The cornerstone of this work is our commitment to how Security Copilot handles your data:
- Your data is your data. It’s yours to own and control, and yours to choose how you use data in accordance with your company policies.
- Your data is never shared with OpenAI.
- Azure OpenAI service is stateless and doesn’t retrain using input prompts.
- Microsoft’s fine-tuning and new AI model development leverages data within the bounds of customer contracts.
- Security Copilot runs queries as its user, so it never has elevated privileges.
Get started
- Join us at the Microsoft Purview breakout session: Secure and govern your data in the era of AI, or watch it on-demand, to explore other exciting announcements.
- Security Copilot in Microsoft Purview will be available in private preview to select Early Access Program customers. Reach out to your account manager to gain access to these features.
- Interest in the Security Copilot Early Access Program has been high and space is still available. Reach out to your sales representative to get more details on early access program qualifications.
- If you are a security partner interested in using Microsoft Security Copilot with your solutions, please sign up to join the Security Copilot Partner Ecosystem.
- Stay up to date on our Microsoft Purview features through the Microsoft 365 Roadmap for Microsoft Purview.

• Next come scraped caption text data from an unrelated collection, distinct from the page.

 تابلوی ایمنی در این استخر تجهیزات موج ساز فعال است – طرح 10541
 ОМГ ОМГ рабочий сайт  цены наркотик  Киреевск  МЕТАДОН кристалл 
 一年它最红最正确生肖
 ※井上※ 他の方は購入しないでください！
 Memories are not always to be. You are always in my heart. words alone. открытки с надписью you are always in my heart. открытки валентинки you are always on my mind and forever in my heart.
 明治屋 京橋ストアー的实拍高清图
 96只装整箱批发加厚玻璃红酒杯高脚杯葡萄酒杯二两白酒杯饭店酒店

- Learn more about these solutions in the Microsoft Purview compliance portal. Visit your Microsoft Purview compliance portal to activate your free trial and begin using our new features. An active Microsoft 365 E3 subscription is required as a prerequisite to activate the free trial.

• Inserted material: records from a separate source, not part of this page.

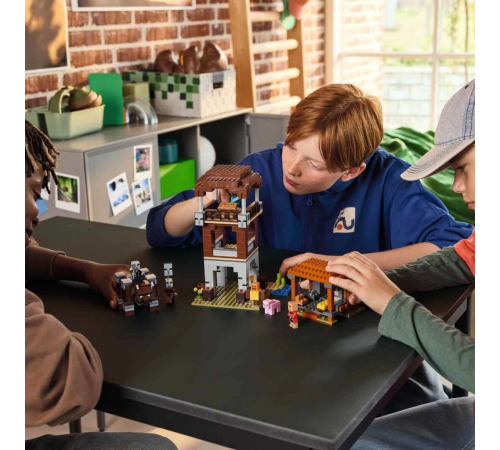 LEGO Minecraft Yağmacı Karakolu ve Çapulcu 21278 LEGO Minecraft Yağmacı Karakolu ve Çapulcu 21278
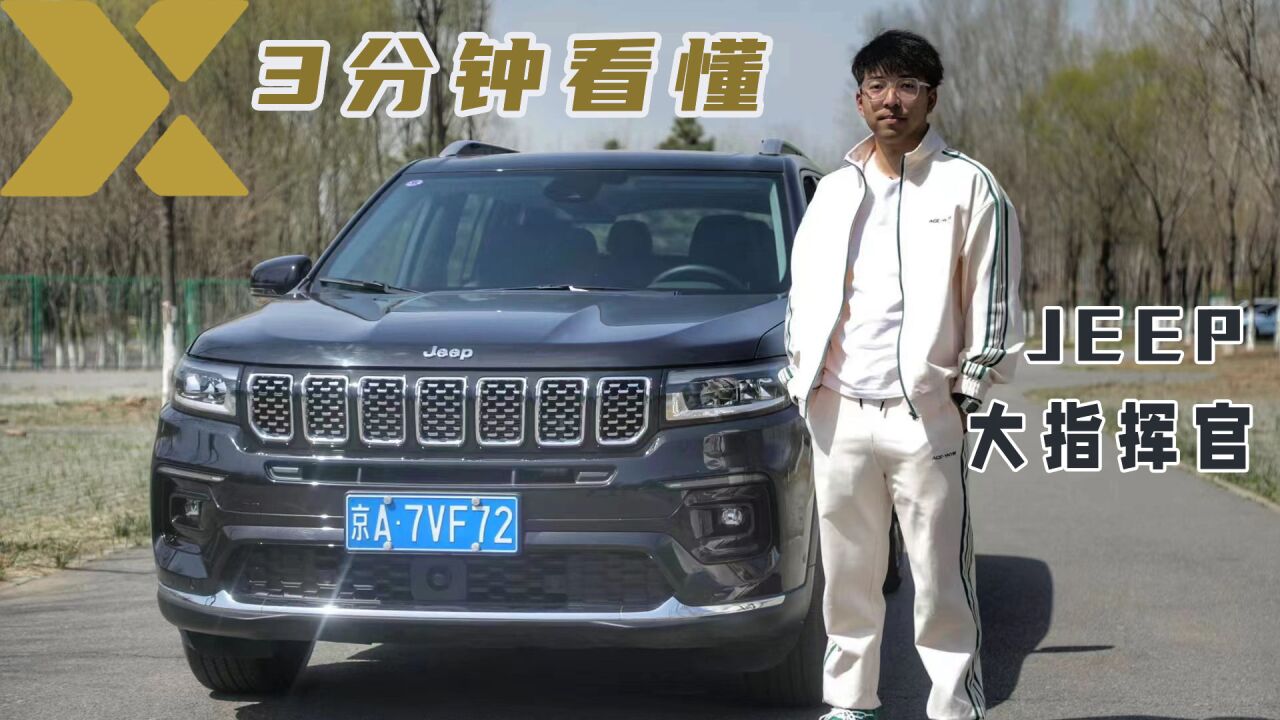 【X试驾】相比汉兰达,3分钟让你了解JEEP大指挥官到底值得买吗?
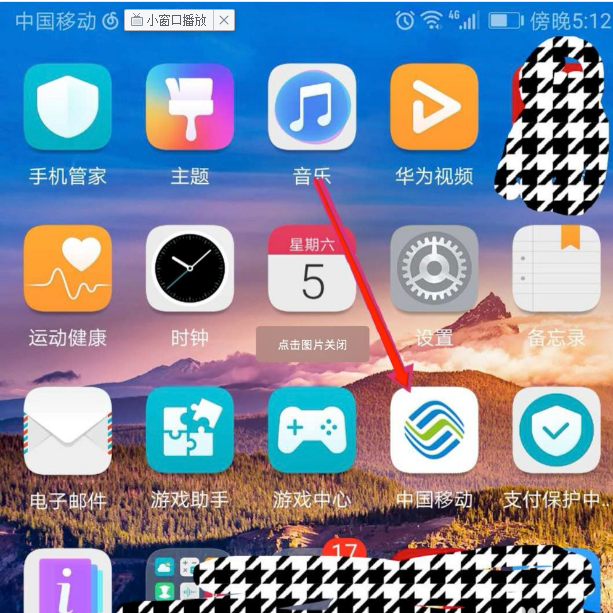 移动掌上营业厅怎么查话费充值记录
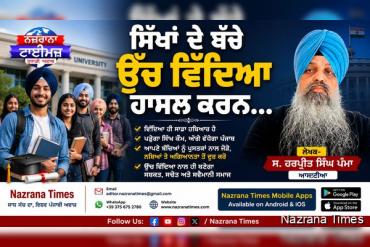 ਸਿੱਖਾਂ ਦੇ ਬੱਚੇ ਉੱਚ ਵਿੱਦਿਆ ਹਾਸਲ ਕਰਨ...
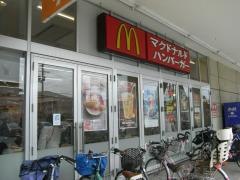 マクドナルド　寝屋川デポマート店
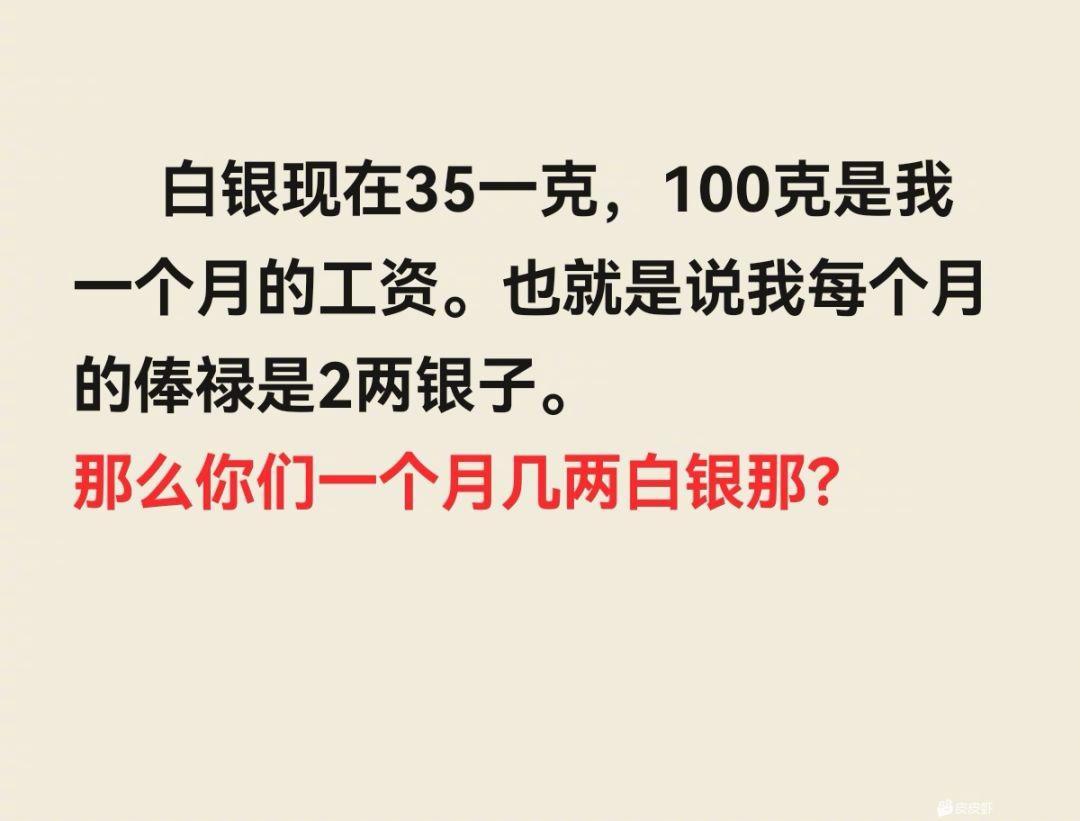 你们一个月几两白银？ 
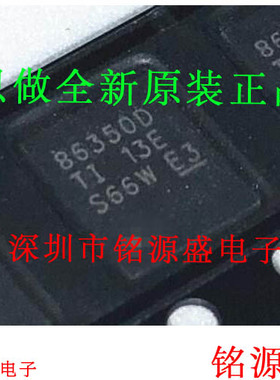 铭源盛 全新 CSD86350Q5D CSD86350Q5 CSD86350 86350D SON8 芯片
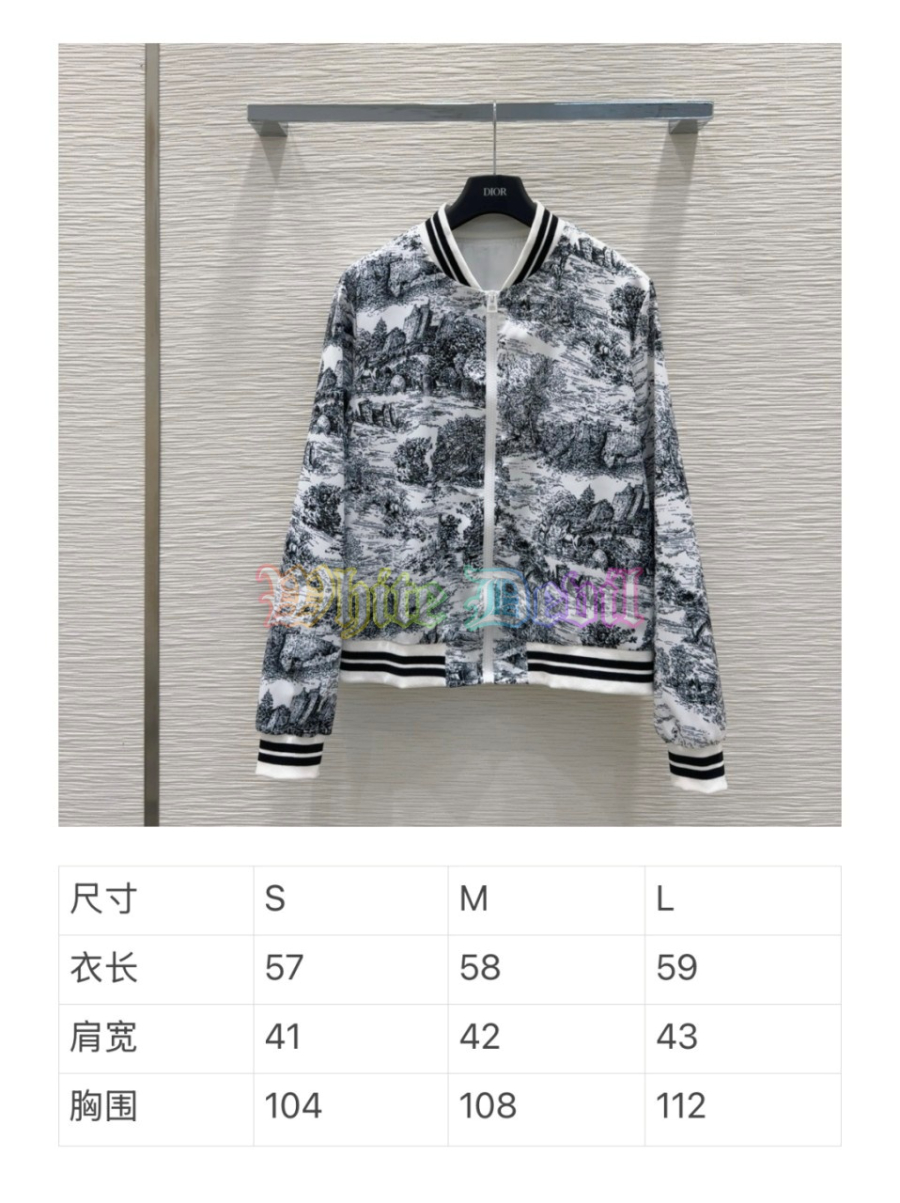 하얀악마 디올 자켓 (4).jpg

- Download Microsoft Data Security Index report to learn more about the trends and best practices for an effective data security program.
- See how data security solutions in Microsoft Purview, including Insider Risk Management, are designed to help detect and respond to a corporate espionage incident.
Thanks,
Talhah Mir, Principal Product Manager, Microsoft Purview
Liz Willets, Sr. Product Marketing Manager, Microsoft Purview
*The average cost of a severe incident is $15M annually and customers with multiple tools experience 2.8x more incidents. Thus, effectively $15M * 2.8 - $15M = $27M is the additional cost for organizations using multiple tools.
**Microsoft Purview Insider Risk Management correlates various signals to identify potential malicious or inadvertent insider risks, such as IP theft, data leakage, and security violations. Insider Risk Management enables customers to create policies based on their own internal policies, governance, and organizational requirements. Built with privacy by design, users are pseudonymized by default, and role-based access controls and audit logs are in place to help ensure user-level privacy.
***Communication Compliance provides the tools to help organizations detect regulatory compliance violations (e.g. SEC or FINRA) and business conduct violations, such as inappropriate sharing of sensitive/confidential information, adult content, and using harassing or threatening language. Built with privacy by design, usernames are pseudonymized by default, role-based access controls are built in, investigators are opted in by an admin, and audit logs are in place to help ensure user-level privacy.